ARE we seeing a fundamental change in the political climate of Northern Ireland - or merely a sunny patch of promising weather before the storm erupts again?

There's good reason to believe that, a generation or two hence, this period will be seen as one of bright new directions, when political maneuvering replaced violence.

In recent days, British Prime Minister John Major and Irish Prime Minister Albert Reynolds have kept up their efforts on Northern Ireland, albeit at long range with each on separate trips abroad. To assure unionists, Mr. Major has reiterated that the results of any future peace talks would be put to a referendum in the province. For republicans, he has opened 10 border crossings into the Irish Republic and removed the ban on the voices of Sinn Fein spokesmen being broadcast in Britain.
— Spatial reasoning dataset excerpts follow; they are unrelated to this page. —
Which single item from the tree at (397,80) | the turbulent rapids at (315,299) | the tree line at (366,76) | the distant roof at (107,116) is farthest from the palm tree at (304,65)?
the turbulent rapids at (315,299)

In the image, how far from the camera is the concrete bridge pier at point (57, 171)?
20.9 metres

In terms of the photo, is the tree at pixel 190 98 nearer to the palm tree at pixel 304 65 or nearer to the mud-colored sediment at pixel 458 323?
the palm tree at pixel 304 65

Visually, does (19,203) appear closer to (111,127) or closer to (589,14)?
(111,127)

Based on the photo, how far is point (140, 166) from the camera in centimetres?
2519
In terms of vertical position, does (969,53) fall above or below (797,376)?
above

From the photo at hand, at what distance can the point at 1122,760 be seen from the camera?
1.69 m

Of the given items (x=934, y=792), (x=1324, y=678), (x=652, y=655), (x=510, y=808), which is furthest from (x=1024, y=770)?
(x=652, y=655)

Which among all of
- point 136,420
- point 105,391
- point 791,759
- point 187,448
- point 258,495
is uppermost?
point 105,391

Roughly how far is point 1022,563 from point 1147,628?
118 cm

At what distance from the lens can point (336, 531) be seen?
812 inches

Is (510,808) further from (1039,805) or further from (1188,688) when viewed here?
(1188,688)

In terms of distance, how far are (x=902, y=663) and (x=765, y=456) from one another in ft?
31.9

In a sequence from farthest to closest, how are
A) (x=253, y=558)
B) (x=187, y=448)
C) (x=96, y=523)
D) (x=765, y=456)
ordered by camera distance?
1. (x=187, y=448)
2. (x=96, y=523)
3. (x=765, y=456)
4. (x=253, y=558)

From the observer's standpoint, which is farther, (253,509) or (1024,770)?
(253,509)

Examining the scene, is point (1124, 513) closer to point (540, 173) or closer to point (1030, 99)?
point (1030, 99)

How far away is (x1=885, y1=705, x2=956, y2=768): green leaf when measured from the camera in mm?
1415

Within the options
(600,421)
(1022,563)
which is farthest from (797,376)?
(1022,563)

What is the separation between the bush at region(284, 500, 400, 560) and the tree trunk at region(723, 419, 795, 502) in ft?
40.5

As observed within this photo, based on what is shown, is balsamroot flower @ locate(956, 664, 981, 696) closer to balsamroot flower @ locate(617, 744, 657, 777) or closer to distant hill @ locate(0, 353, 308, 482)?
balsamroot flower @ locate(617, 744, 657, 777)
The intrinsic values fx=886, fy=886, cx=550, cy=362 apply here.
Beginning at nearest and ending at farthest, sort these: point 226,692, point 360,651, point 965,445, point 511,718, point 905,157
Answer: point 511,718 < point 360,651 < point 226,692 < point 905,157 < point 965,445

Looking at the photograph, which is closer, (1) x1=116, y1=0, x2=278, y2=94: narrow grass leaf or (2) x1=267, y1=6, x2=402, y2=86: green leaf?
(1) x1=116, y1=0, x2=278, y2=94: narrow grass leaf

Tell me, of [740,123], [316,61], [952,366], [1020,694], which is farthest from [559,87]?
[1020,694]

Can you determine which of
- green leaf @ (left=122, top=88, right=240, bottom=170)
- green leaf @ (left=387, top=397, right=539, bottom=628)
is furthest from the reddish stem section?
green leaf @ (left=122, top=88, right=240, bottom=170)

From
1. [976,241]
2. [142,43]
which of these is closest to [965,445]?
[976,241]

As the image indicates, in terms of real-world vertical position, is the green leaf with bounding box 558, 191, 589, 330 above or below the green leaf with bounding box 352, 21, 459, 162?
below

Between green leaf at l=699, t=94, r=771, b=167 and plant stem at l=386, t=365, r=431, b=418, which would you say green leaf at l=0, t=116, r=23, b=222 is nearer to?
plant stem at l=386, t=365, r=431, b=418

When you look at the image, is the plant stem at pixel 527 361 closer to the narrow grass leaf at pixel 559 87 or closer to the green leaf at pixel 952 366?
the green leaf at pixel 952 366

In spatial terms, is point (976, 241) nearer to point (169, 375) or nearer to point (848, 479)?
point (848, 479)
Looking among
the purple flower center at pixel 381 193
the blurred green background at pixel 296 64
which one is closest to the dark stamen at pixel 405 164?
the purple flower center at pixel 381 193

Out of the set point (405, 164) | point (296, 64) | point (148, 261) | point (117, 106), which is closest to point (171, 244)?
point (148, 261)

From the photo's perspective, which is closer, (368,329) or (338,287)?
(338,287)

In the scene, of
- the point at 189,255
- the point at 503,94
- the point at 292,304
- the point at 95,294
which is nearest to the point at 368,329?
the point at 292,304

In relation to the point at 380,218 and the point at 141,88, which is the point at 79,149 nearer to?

Mr. Reynolds, though an advocate of moving forward quickly with talks, has sought to put a realistic time frame on any change in Northern Ireland's political status. ``Let the people decide if they want a change,'' he said, ``and if in 25 years' time or 20 years' time or whatever, they feel there's more benefit that way than the other, well fine, let them make the decision.''

Wisely said. A rush to a settlement would do more harm than good. Northern Ireland needs a period in which its people can experience life without shootings and bombings, without an occupying army, and with more jobs and prosperity. In this better climate, some new self-rule scheme - not yet devised or debated - might be possible. It could provide a comfort level on both sides that would make nominal rule under either Britain or Ireland acceptable to the majority of both Catholics and Protestants.

Today, unprecedented steps toward a brighter future are under way. Both republicans and unionists are heading to the United States to lobby. This is the new ``war,'' a war of words aimed at winning the international community to their positions. Someday, it will be a war of ballots and votes, a time to choose how to best express a sense of national identity.

It is the only ``war'' in Northern Ireland that has ever made sense.